I have a very large vector containing many records of a given struct that I have to write to a file, and read back later.

I spent some time in rust forums, and tried some of the solutions proposed.
Using bincode it took 300s to serialize, 137s to deserialize with a file size of 1.6Gb
Using rmp_serde, it took 396s to serialize, 180s to deserialize with a file size of 1.4Gb
Using csv it took 6s to serialize and 7s to deserialize with a file size of 1.5Gb.

My background being mainly in C, I was quite surprised as I expected binary formats to be more efficient than a text-based rudimentary format such as csv. I understand of course that using bincode and rmp_serde carries an overhead compared to the crude fwrite() and fread() of C. But is there a way to write/read more efficiently big structures in Rust?

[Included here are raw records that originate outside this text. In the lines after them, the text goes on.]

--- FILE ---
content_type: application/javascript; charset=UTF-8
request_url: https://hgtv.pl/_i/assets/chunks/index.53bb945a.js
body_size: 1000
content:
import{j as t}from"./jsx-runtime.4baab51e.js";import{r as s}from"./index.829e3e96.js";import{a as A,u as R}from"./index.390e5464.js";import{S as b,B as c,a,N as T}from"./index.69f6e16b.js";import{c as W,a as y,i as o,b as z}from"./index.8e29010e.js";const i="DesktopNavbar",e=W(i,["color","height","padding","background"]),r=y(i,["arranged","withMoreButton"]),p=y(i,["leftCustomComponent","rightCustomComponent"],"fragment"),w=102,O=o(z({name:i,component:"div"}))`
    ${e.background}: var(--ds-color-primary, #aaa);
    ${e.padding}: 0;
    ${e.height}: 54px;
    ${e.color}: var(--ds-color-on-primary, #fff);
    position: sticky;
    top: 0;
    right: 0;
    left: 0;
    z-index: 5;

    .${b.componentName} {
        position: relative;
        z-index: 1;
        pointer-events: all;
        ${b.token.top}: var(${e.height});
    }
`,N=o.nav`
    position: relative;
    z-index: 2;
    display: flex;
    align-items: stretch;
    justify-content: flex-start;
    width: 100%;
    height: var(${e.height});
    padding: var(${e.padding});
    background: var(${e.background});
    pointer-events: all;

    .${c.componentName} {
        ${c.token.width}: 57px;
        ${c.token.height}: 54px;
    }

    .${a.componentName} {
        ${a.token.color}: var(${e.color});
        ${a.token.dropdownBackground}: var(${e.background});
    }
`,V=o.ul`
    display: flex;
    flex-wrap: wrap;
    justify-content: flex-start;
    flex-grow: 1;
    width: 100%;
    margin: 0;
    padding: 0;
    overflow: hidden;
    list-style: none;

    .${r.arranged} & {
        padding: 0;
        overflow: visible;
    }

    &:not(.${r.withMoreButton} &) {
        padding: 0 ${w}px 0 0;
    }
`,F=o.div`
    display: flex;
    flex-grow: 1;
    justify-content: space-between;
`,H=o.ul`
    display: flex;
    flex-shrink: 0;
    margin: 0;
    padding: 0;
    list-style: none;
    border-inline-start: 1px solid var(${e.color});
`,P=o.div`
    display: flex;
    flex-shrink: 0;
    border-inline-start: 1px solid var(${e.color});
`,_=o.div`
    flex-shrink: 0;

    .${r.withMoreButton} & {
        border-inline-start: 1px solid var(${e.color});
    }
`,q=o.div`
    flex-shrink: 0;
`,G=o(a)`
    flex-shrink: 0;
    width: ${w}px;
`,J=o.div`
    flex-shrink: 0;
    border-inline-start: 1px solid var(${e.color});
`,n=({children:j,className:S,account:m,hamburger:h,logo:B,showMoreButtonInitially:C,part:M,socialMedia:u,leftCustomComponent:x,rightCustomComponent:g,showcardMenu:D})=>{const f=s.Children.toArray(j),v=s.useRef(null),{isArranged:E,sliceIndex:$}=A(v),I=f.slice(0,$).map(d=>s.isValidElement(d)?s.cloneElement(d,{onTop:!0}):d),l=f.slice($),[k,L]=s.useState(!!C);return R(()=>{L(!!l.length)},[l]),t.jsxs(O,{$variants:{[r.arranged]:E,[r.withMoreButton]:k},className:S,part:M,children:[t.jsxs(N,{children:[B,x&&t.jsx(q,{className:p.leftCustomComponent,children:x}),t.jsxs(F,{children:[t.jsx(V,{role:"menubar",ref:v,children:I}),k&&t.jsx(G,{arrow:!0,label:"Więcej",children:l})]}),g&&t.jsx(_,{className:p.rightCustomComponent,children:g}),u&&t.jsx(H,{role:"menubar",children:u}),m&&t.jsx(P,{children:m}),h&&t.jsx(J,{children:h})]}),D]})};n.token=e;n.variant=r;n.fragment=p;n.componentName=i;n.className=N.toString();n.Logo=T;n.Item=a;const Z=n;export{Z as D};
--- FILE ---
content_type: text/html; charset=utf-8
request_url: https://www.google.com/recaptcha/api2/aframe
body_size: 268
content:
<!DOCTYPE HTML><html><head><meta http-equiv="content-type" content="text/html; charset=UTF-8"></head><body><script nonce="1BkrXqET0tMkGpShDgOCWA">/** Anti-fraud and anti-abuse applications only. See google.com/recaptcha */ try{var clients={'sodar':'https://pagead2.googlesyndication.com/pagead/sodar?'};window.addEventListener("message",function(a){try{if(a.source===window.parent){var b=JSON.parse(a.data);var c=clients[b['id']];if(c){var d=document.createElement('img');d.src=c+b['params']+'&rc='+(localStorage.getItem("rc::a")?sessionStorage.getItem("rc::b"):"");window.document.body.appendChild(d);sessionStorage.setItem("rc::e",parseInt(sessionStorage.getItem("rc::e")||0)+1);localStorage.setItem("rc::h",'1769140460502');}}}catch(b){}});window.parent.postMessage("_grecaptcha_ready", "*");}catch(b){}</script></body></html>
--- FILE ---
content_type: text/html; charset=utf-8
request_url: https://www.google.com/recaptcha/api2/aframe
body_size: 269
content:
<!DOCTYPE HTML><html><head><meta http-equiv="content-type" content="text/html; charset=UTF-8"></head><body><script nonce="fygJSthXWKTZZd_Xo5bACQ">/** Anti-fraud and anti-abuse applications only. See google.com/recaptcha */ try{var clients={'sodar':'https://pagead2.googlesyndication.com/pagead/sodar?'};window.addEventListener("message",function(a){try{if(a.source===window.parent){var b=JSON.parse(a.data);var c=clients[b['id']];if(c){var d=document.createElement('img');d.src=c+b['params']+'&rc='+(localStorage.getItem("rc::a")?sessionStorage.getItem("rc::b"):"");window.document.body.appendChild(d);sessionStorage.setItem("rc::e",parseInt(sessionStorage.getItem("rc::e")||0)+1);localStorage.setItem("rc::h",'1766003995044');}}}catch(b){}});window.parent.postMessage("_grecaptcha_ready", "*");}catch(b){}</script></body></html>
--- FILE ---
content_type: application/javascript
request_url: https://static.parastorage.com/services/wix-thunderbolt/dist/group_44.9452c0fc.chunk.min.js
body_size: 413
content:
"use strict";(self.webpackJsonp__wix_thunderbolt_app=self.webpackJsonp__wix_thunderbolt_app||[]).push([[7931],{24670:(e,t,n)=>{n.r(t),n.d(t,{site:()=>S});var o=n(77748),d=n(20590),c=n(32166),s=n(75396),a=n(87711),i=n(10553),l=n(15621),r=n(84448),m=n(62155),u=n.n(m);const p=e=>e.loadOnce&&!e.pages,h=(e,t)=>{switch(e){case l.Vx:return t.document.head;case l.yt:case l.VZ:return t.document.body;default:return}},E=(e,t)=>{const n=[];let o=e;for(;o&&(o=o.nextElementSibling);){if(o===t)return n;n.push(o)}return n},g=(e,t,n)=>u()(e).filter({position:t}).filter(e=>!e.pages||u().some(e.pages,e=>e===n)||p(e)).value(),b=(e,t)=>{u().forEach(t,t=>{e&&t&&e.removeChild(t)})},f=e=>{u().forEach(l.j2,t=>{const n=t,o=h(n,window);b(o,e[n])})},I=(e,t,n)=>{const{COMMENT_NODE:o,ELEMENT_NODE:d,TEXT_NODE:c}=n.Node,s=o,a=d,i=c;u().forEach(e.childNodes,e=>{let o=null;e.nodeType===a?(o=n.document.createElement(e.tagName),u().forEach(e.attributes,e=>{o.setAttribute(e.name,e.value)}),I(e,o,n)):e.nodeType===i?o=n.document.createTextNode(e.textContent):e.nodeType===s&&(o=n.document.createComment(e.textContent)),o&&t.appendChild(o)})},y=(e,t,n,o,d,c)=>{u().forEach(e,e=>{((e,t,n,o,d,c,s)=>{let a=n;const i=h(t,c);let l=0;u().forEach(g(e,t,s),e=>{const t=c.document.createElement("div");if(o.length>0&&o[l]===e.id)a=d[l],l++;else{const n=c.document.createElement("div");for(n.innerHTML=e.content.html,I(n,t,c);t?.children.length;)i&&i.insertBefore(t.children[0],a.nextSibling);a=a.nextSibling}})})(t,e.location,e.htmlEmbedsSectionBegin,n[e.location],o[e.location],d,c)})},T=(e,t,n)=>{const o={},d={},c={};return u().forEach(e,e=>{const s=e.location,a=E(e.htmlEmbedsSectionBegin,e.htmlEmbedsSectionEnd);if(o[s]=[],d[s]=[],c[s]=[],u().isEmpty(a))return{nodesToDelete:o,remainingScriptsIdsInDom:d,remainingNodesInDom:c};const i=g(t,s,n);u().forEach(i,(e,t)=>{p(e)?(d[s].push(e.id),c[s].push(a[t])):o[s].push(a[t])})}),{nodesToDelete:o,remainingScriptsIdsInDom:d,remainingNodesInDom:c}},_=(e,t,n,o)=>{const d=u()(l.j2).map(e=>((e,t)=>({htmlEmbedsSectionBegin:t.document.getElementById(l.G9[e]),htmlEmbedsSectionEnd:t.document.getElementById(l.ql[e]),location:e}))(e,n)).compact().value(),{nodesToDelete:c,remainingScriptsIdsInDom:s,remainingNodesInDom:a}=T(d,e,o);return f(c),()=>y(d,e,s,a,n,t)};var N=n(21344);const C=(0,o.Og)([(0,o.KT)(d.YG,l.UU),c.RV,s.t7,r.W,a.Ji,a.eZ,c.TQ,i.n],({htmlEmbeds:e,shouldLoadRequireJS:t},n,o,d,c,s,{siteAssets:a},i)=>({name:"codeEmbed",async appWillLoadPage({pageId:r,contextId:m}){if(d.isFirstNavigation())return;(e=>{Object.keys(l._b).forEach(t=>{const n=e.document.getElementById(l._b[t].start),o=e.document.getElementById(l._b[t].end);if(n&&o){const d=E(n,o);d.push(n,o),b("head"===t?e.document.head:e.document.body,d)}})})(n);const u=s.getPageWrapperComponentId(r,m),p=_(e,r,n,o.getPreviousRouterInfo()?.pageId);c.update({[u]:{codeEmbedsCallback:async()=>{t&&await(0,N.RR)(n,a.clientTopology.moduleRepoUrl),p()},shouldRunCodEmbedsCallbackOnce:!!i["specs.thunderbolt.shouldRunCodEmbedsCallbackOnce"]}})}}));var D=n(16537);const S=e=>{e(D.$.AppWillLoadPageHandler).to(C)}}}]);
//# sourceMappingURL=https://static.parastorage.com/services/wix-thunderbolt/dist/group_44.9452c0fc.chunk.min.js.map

Maybe in an unsafe way?

Thanks

Depending on how your struct looks, you might be able to use the zerocopy crate.

1 Like

Something looks really suspicious to me. You don't get a difference of two orders of magnitude by accident. The CSV crate is very well-optimized, but I'd expect bincode to be so, too.

How are you exactly performing the serialization and deserialization (i.e., Rust code), and how are you measuring its speed?

Reading csv:

let file = File::open(my_adresses).unwrap();
        let mut rdr = ReaderBuilder::new()
            .delimiter(b';')
            .from_reader(file);
        let now = Instant::now();
        for result in rdr.deserialize() {
            let  record = result.unwrap();
            addrs.push(record);
        }
        println!("Database read in {:?}",now.elapsed());

Reading bincode:

let now = Instant::now();
    let file_path = "adresses.bin";
    let mut file = File::open(file_path).unwrap();
    let res = bincode::deserialize_from(&mut file);
    println!("{:?}",now.elapsed());

You need to use a BufReader.
bincode makes small reads and that is very costly.

5 Likes

Yeah, in generally, buffering is basically obligatory for squeezing out reasonable performance from big files. It is very clearly indicated in the documentation of csv::ReaderBuilder that it does this automatically for you, because it's the right default. Unfortunately, bincode doesn't appear to do this by itself.

1 Like

Thanks, it solved the problem. With a BufWriter, the structure was written in 2s, 3 times faster than the csv serializer. Identical result for reading. Unfortunate indeed that bincode does not use BufWriter/BufReader by default.
Thank you very much.

That's a deliberate design decision.

Forcing the caller to provide a BufWriter if they want buffered writes means you don't accidentally add multiple levels of buffering (i.e. a BufWriter<BufWriter<File>>), because unnecessary buffering effectively means you copy the data multiple times.

1 Like

I understand that, but it could be mentioned in the documentation of the crate. It would save time, especially when the csv create does exactly the opposite...
Thx

1 Like

I'm the author of the csv crate.

The csv crate is kind of the odd duck here, and that's why it's specifically mentioned in the docs. In the case of csv, it just really doesn't make much sense to not use a buffer of some kind in any case. At some point, the internals have to decide on how big of a block to read from the underlying source and this number is effectively arbitrary. It could be a single byte. The csv parser can handle that. But there's zero advantage to doing so. So it really just makes sense to read as much as one case, up to a certain limit, and then proceed from there.

There are also other API design choices for the csv crate. But in general, the default or "normal" condition is just to accept a Read and require callers to pass a buffered reader if they want to amortize read syscalls.

6 Likes

I wonder how feasible would be a Clippy lint about using BufReader. Clippy seems insightful enough for this to be feasible.